REQUIRED TASK: Present everything from the line containing "Considering the image, does" down to the last of the lines as a Markdown table with the columns Row and Line. Number each row and leave out blank lines.

RECORDED DATA:
__________

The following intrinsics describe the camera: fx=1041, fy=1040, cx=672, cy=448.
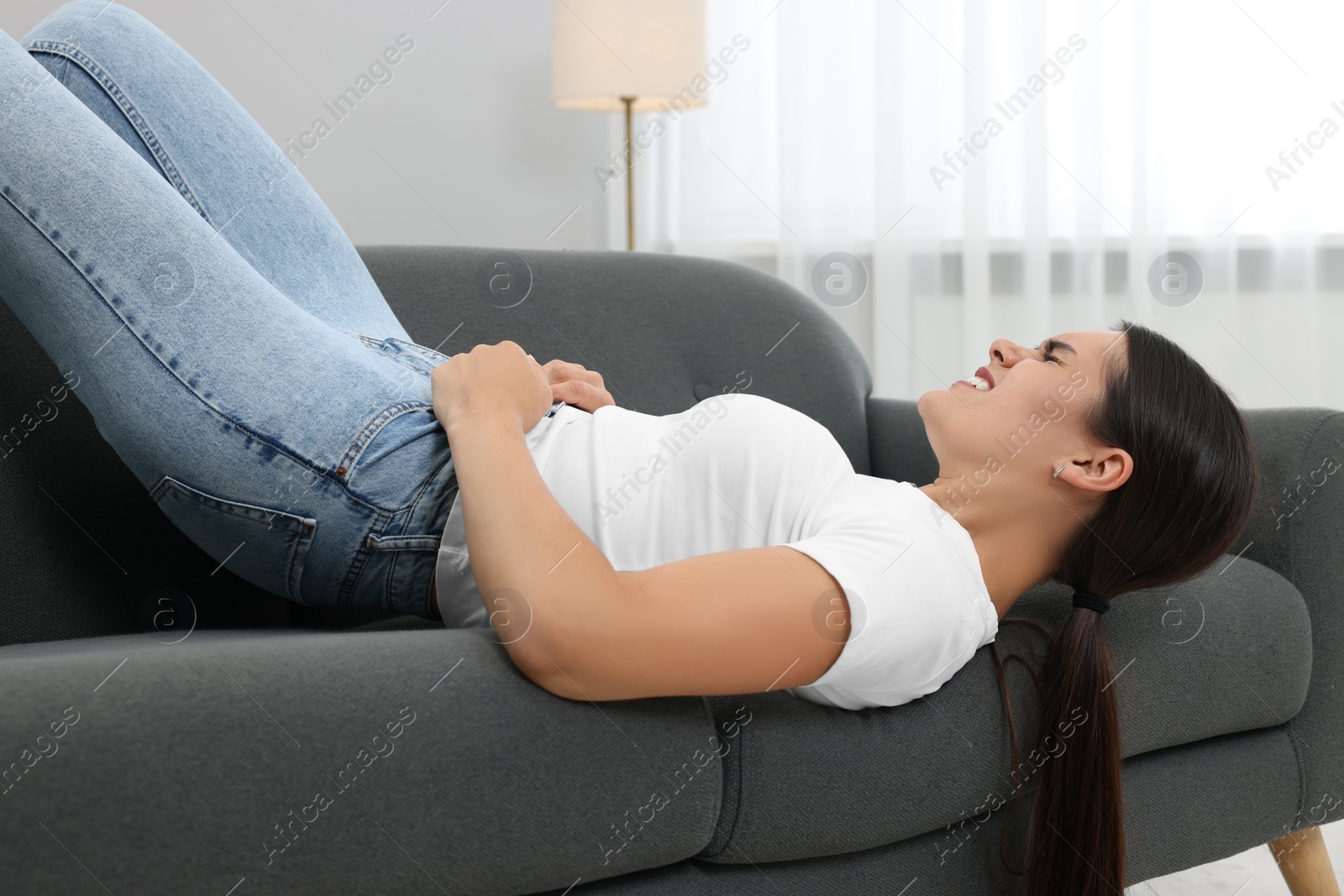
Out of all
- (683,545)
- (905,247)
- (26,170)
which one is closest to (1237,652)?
(683,545)

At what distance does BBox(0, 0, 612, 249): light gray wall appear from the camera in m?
2.56

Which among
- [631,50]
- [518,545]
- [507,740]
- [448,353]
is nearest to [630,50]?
[631,50]

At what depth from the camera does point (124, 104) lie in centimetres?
95

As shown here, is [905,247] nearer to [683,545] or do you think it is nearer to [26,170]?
[683,545]

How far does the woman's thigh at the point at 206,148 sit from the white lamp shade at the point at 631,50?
1.29m

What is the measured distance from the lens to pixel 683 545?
89cm

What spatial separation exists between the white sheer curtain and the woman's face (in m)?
1.61

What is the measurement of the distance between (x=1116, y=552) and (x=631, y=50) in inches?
66.3

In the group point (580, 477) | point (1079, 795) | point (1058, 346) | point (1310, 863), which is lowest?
point (1310, 863)

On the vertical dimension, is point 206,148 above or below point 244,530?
above

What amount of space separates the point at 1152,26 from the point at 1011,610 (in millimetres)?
1890

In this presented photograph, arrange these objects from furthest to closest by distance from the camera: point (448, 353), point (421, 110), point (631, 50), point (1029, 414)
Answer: point (421, 110) < point (631, 50) < point (448, 353) < point (1029, 414)

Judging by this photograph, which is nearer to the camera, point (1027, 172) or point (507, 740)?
point (507, 740)

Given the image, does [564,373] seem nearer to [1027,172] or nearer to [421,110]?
[1027,172]
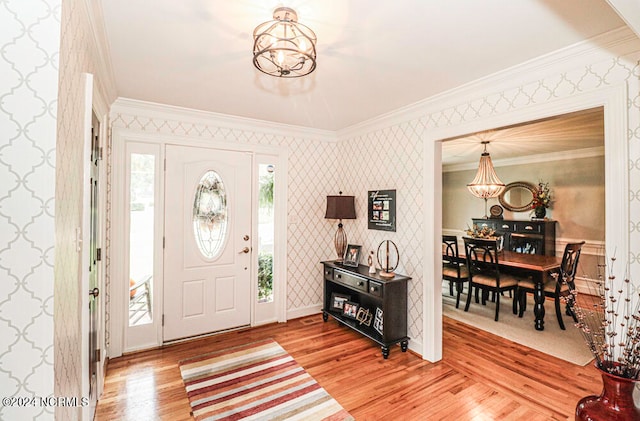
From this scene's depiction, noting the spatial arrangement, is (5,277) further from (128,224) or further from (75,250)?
(128,224)

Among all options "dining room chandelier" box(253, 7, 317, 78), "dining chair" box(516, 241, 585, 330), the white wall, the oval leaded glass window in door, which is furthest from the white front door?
"dining chair" box(516, 241, 585, 330)

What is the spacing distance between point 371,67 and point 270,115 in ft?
5.13

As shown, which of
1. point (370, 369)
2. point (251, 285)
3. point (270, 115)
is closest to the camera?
point (370, 369)

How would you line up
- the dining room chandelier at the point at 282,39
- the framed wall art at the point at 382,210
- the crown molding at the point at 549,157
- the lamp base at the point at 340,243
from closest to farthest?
1. the dining room chandelier at the point at 282,39
2. the framed wall art at the point at 382,210
3. the lamp base at the point at 340,243
4. the crown molding at the point at 549,157

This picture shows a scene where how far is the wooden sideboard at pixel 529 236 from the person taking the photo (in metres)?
5.75

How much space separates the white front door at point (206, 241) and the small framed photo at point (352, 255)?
1.21 meters

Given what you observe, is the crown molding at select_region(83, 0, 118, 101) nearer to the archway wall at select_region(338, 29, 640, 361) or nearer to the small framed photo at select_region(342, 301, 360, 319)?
the archway wall at select_region(338, 29, 640, 361)

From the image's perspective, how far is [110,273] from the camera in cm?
302

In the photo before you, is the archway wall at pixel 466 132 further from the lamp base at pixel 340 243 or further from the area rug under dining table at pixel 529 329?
the area rug under dining table at pixel 529 329

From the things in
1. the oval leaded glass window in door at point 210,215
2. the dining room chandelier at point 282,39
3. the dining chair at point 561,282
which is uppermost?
the dining room chandelier at point 282,39

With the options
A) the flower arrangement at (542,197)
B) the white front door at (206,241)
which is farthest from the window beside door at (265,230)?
the flower arrangement at (542,197)

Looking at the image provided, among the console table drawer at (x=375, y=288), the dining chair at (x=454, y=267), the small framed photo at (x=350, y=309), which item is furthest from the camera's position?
the dining chair at (x=454, y=267)

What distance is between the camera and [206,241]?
353 centimetres

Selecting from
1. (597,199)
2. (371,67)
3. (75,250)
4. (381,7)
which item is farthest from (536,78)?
(597,199)
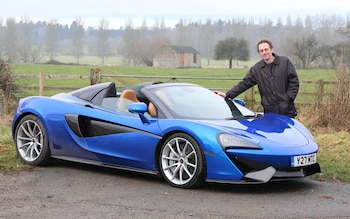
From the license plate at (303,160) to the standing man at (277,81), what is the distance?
4.73ft

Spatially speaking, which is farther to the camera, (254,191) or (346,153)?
(346,153)

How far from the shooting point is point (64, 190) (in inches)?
223

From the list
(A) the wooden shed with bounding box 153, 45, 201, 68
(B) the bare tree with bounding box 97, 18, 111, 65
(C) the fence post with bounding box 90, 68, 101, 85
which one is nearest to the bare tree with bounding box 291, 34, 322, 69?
(A) the wooden shed with bounding box 153, 45, 201, 68

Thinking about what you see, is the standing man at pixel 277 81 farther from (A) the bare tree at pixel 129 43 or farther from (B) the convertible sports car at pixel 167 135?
(A) the bare tree at pixel 129 43

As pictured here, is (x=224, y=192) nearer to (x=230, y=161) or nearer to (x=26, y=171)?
(x=230, y=161)

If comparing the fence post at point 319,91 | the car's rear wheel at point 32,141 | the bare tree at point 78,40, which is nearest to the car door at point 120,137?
the car's rear wheel at point 32,141

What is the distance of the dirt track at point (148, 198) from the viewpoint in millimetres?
4703

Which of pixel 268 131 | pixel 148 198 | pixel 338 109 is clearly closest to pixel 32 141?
pixel 148 198

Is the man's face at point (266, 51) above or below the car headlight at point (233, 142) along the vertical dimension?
above

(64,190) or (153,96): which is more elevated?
(153,96)

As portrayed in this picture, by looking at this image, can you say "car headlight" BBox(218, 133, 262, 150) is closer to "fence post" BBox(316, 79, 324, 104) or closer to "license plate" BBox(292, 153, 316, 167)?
"license plate" BBox(292, 153, 316, 167)

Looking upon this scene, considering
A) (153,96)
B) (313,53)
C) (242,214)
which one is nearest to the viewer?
(242,214)

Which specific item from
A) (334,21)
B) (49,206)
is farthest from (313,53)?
(334,21)

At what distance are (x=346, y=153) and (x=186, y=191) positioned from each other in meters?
3.46
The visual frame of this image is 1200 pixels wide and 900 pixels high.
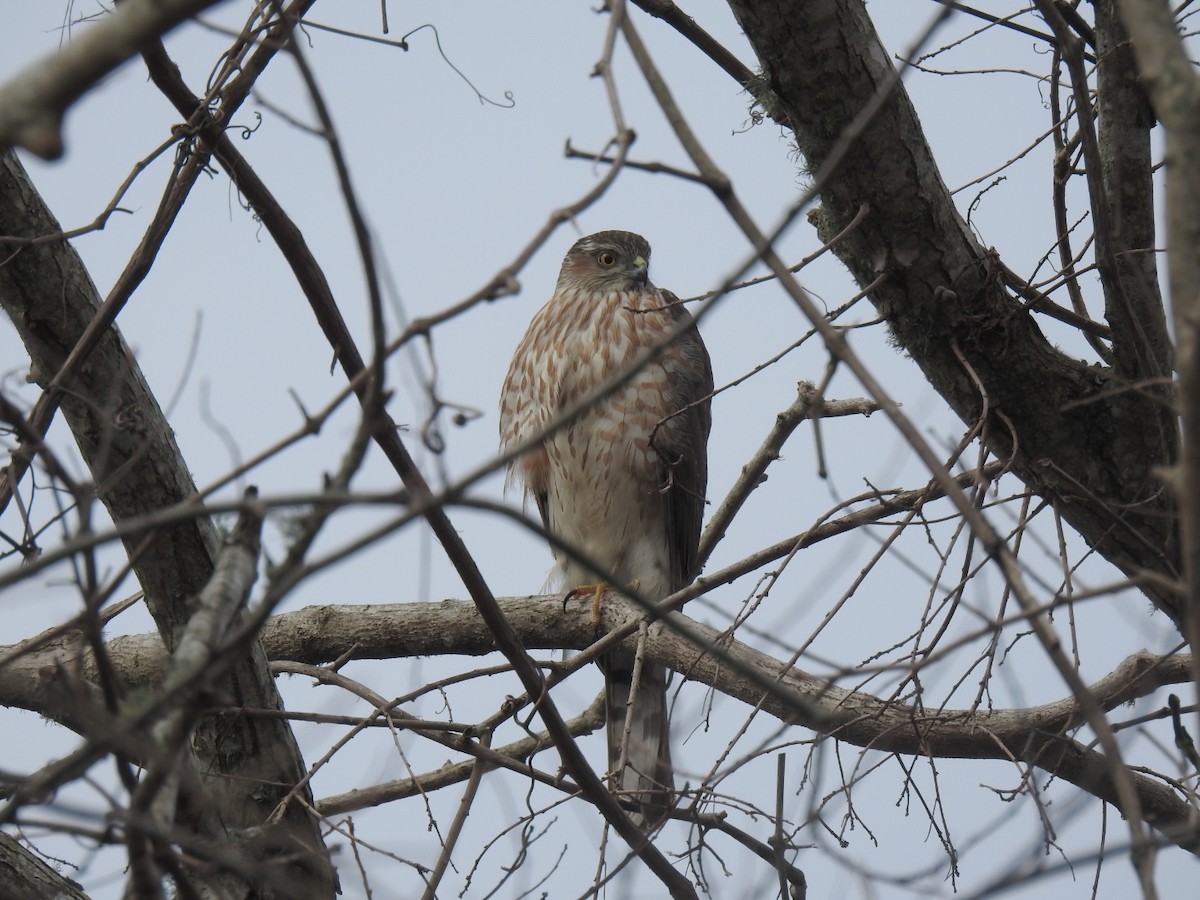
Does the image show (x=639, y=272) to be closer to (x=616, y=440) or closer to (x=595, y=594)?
(x=616, y=440)

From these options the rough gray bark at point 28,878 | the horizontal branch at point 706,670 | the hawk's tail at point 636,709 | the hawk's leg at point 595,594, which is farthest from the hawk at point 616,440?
the rough gray bark at point 28,878

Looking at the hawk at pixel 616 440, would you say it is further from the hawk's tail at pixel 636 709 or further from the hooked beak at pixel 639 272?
the hooked beak at pixel 639 272

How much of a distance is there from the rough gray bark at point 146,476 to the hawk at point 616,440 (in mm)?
2072

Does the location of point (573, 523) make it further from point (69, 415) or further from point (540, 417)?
point (69, 415)

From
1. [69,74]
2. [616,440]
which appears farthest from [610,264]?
[69,74]

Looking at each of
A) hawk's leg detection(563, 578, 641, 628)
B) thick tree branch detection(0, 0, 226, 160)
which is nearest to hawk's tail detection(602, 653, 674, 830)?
hawk's leg detection(563, 578, 641, 628)

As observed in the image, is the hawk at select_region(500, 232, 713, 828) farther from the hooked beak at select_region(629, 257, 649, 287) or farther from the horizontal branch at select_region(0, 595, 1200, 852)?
the horizontal branch at select_region(0, 595, 1200, 852)

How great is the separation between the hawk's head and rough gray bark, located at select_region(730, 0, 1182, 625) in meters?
2.37

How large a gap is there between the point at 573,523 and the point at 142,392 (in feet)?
8.58

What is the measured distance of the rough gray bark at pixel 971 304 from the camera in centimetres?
279

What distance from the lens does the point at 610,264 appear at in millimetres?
5750

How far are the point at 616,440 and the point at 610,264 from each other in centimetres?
105

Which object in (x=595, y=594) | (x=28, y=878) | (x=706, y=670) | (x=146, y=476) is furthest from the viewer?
(x=595, y=594)

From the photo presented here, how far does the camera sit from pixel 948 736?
3.34 m
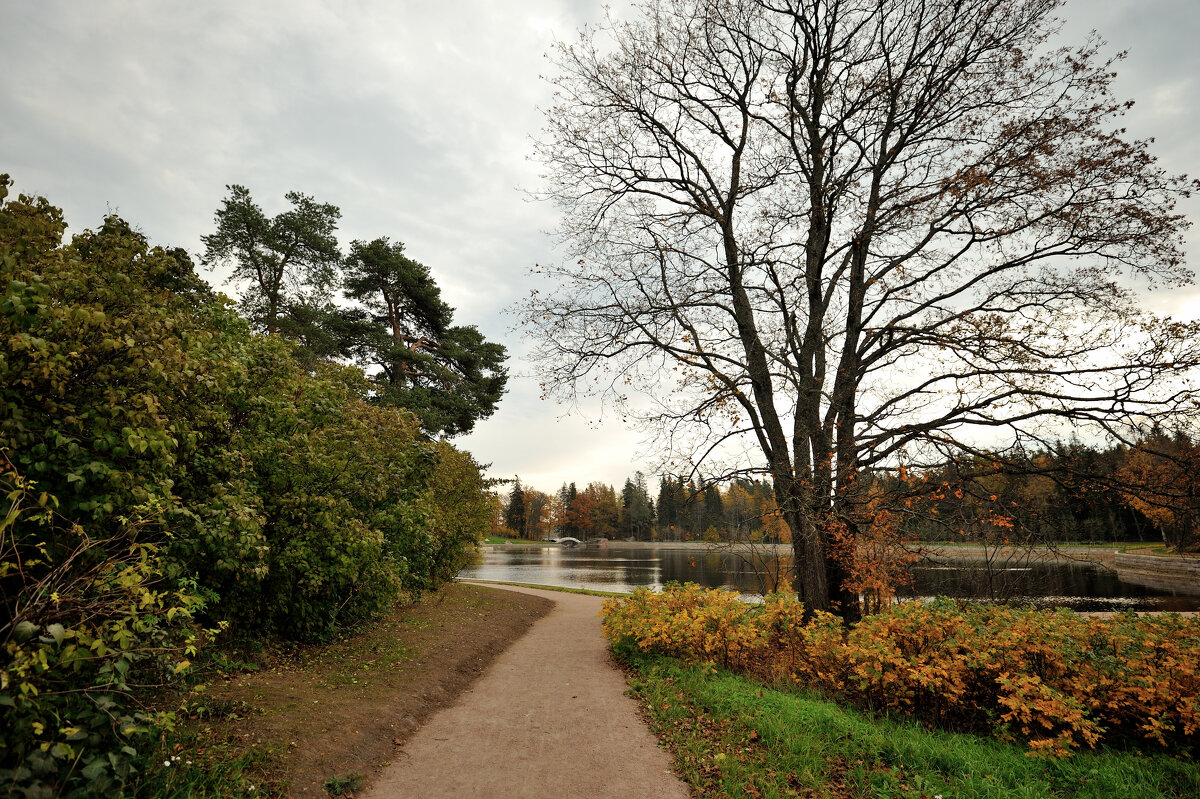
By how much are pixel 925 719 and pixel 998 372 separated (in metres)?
5.26

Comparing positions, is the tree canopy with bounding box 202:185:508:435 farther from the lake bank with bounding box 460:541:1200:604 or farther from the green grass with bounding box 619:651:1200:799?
the green grass with bounding box 619:651:1200:799

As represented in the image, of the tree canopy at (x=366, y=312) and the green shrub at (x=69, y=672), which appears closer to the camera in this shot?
the green shrub at (x=69, y=672)

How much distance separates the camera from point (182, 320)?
4.50m

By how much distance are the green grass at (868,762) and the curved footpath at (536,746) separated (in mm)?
406

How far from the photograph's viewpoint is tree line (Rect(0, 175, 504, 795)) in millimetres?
2668

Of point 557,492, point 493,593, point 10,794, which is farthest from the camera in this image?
point 557,492

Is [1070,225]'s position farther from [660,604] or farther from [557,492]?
[557,492]

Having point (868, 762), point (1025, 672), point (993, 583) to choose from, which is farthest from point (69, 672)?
point (993, 583)

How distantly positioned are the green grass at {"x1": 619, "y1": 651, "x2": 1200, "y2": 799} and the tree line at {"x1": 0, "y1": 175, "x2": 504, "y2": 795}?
155 inches

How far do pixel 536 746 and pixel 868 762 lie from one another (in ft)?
9.57

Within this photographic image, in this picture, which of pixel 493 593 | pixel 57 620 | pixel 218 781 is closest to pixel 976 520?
pixel 218 781

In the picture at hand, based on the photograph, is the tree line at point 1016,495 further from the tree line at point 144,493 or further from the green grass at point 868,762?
the tree line at point 144,493

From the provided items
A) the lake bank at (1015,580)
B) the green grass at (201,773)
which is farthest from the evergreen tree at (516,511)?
the green grass at (201,773)

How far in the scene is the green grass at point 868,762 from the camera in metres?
4.10
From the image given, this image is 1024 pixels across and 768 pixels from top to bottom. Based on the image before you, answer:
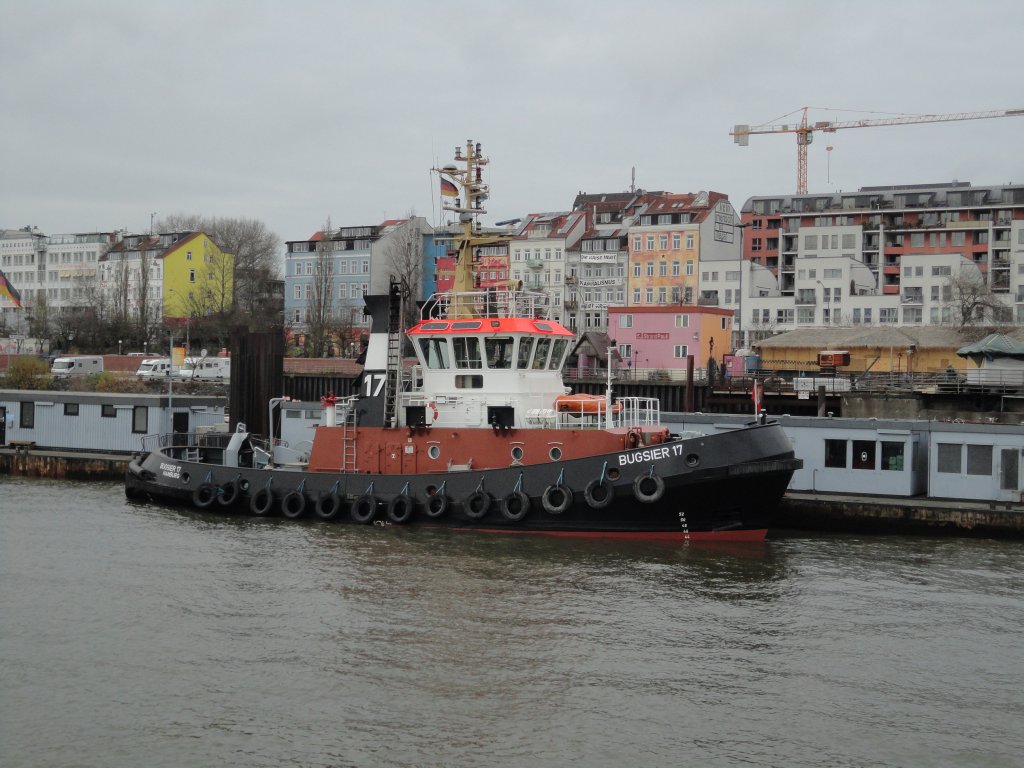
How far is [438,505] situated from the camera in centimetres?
2025

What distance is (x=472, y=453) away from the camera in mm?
20703

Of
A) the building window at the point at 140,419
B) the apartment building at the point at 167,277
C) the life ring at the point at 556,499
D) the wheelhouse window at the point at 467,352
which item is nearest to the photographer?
the life ring at the point at 556,499

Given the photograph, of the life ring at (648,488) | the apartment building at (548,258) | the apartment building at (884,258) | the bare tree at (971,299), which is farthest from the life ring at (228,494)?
the apartment building at (548,258)

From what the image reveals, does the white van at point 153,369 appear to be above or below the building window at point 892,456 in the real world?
above

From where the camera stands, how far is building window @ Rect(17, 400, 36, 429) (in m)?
32.2

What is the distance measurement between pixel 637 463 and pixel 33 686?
1035 centimetres

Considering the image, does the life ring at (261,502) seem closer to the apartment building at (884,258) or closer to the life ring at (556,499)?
the life ring at (556,499)

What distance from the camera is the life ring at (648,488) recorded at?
18.8 metres

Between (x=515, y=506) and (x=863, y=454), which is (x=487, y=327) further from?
(x=863, y=454)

__________

FINISHED TASK:
| Row | Line |
|---|---|
| 1 | Considering the image, does the life ring at (261,502) seem closer to the apartment building at (884,258) or closer to the life ring at (556,499)? |
| 2 | the life ring at (556,499) |
| 3 | What distance from the camera is the life ring at (648,488) recorded at? |
| 4 | 18.8 metres |
| 5 | Between (x=515, y=506) and (x=863, y=454), which is (x=487, y=327) further from? |
| 6 | (x=863, y=454) |